[EXERCISE DETAILS]: With pictures left out, set down exactly the lines from the line containing "Bullworker Original Steel-Bow" through the last line of the data.

========================================================================

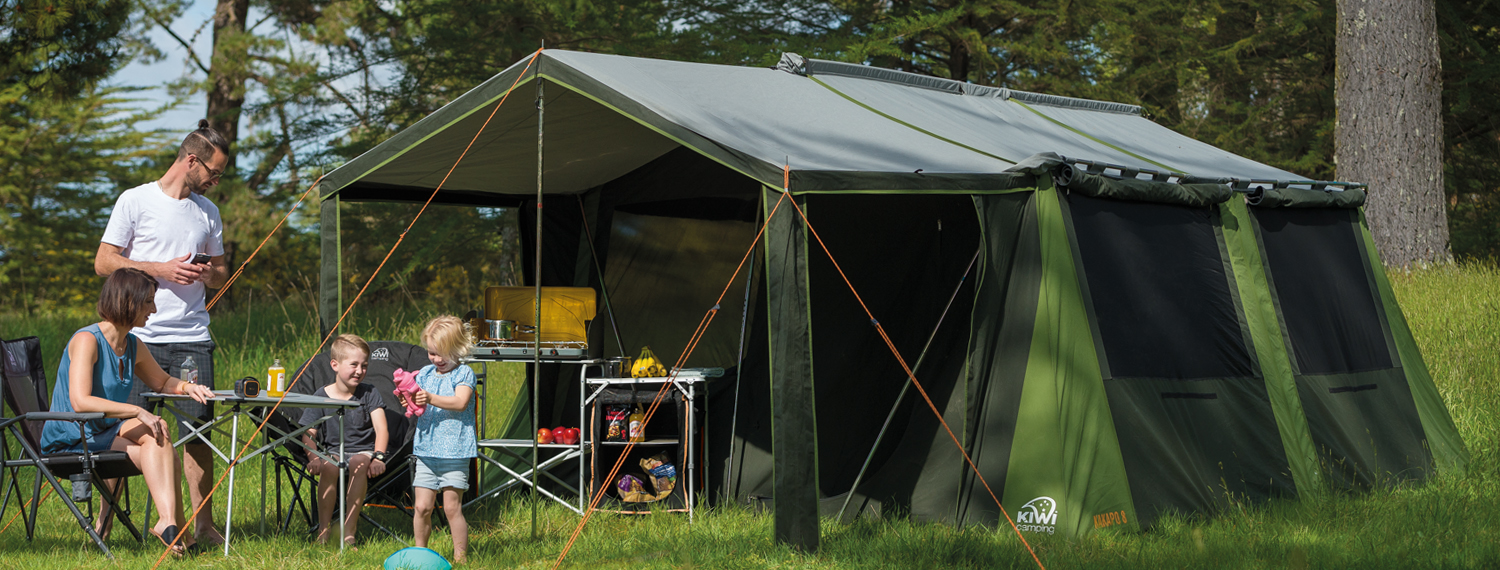 detailed look 7a5b8 36d9b Camping Equipment, Tents and Gear from Kiwi Camping NZ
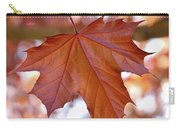 Bokeh Maple Carry-all Pouch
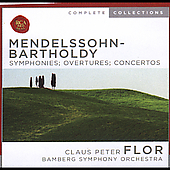 Complete Collections - Mendelssohn: Complete Symphonies, etc
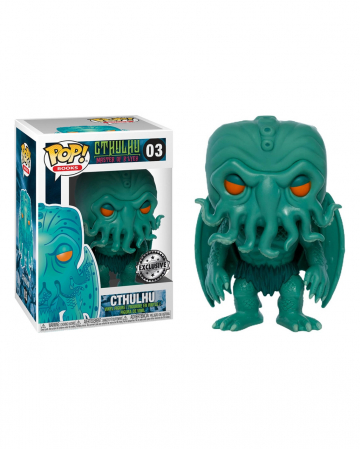 Cthulhu Neon Green EXCLUSIVE Funko POP! Figure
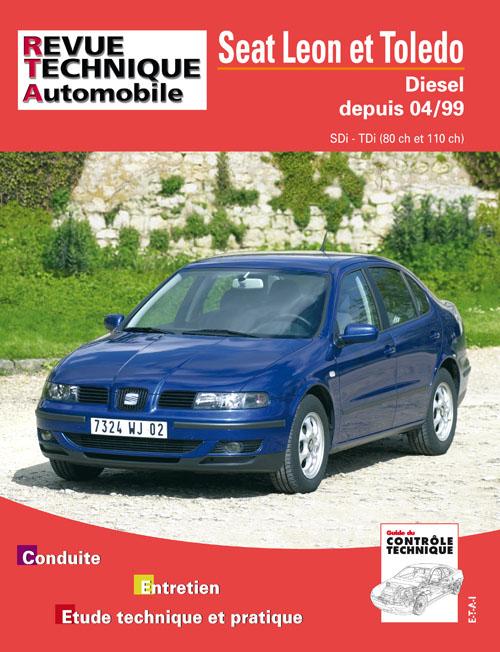 Seat Toledo, Leon Diesel/TD desde 1999 (RTA640)
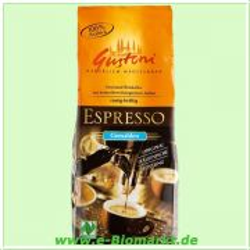 Espresso, gemahlen (Gustoni)
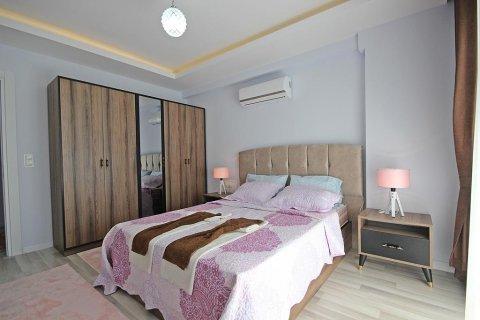Продажа квартиры в Махмутларе, Анталья, Турция 1+1, 60м2, №2846 – фото 13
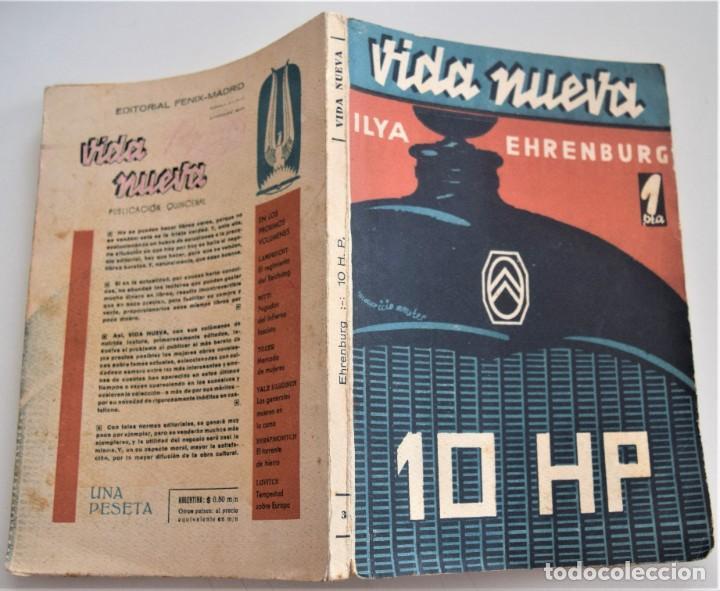 Libros antiguos: 10 HP - ILYA EHRENBURG - VIDA NUEVA Nº 3 - EDITORIAL FENIX 1932 - Foto 2 - 262583295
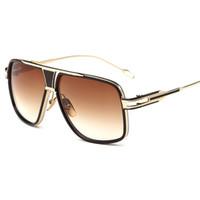 fliegerbrillen für frauen großhandel-Unisex's Lightweight Oversized Aviator Sonnenbrille UV400 Schutz Herren und Damen Sonnenbrille Fashion Brand Eyewear mit Box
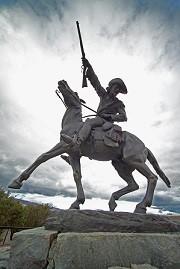 Statue of Buffalo Bill
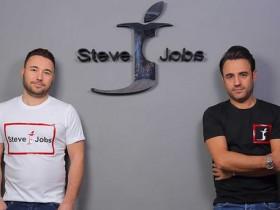 бренд Steve Jobs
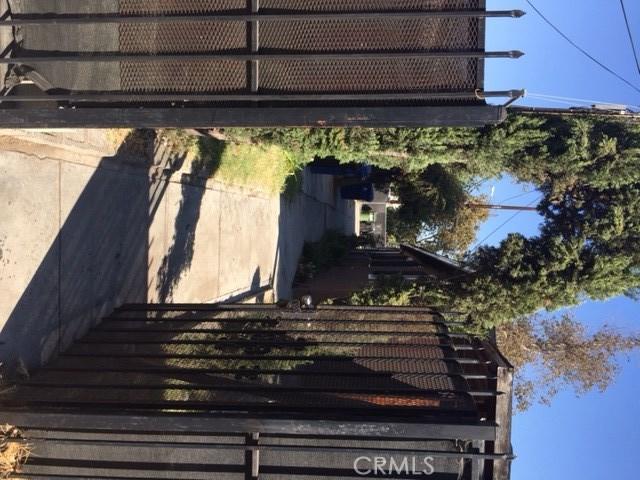 1123 33Rd Street, Los Angeles, CA 90011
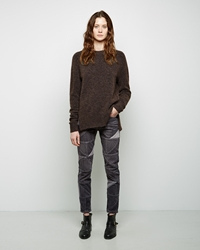 Etoile Isabel Marant Dillon Patchwork Jean Faded Black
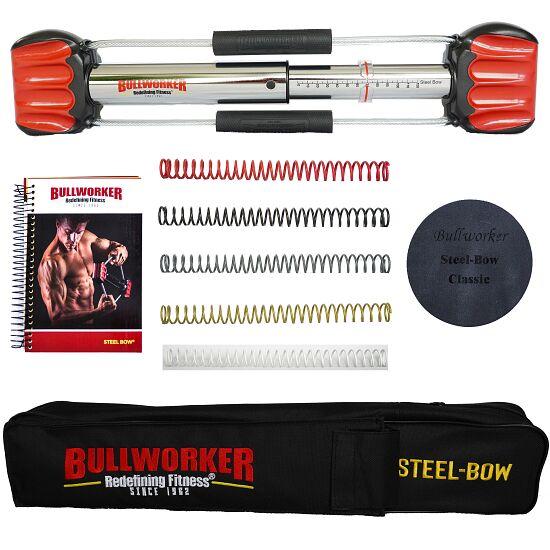 Bullworker Original Steel-Bow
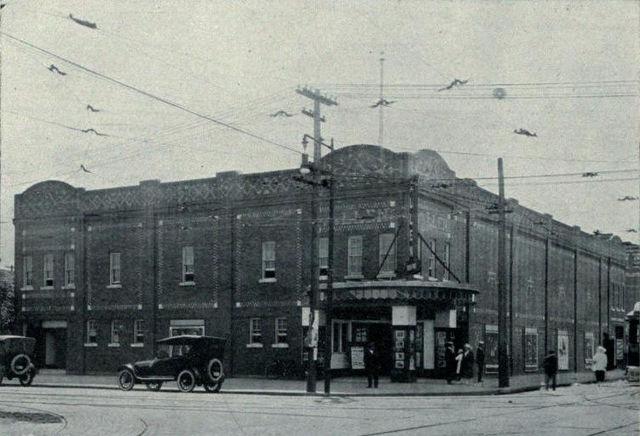 Allen Theatre, Regina, ca.1920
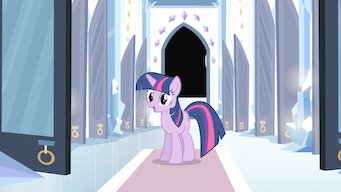 My Little Pony: Friendship Is Magic: Season 3: The Crystal Empire, Part 2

========================================================================

[ANSWER]:
 Bullworker Original Steel-Bow
 Allen Theatre, Regina, ca.1920
 My Little Pony: Friendship Is Magic: Season 3: The Crystal Empire, Part 2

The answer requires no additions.